2. Te Uru-kahikahika, source of eels, lampreys and frostfish.
3. Wharerimu, ancestor of seaweed.
4. Hine-tapiritia, ancestor of certain molluscs and oysters.
5. Te Raengawha, origin of sea urchins, as well as various fishes.
6. Te Kiri-pakapaka, origin of the snapper and the gurnard.
7. Whatu-maomao, whose offspring include the grouper, the kingfish, and the kahawai.
8. Te Kohurangi
9. Kapuwai
10. Kaiwahawera, ancestor of the octopus.

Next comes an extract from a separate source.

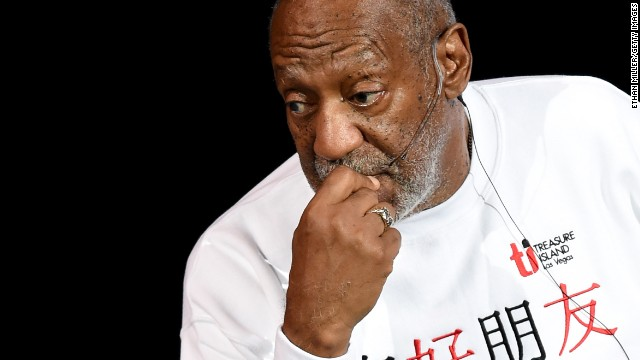 LAS VEGAS, NV - SEPTEMBER 26:  Comedian/actor Bill Cosby performs at the Treasure Island Hotel & Casino on September 26, 2014 in Las Vegas, Nevada.  (Photo by Ethan Miller/Getty Images)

Others say that Kiwa is the brother of Hinemoana, or her guardian. Some Māori tribes have stories in which Hinemoana is married to Rangi, the god of the sky. This causes jealousy on the part of Papa, the earth mother, another of Rangi's wives. The enmity between Hinemoana and Papa is shown in the way the sea is constantly attacking and eroding the land. In other areas of New Zealand, traditions about the guardians of the sea and the origin of its creatures were very different. For instance in the Mataatua canoe area, (the eastern Bay of Plenty) it appears that Hinemoana was unknown; their traditions concern a female deity named Wainui (Great Water) instead.

==Shellfish family Kiwaidae ==
The shellfish family Kiwaidae are named after 'Kiwa, the goddess of shellfish in Polynesian Mythology'. This description of Kiwa is inaccurate, given that Māori sources all agree that Kiwa is a male guardian of the sea.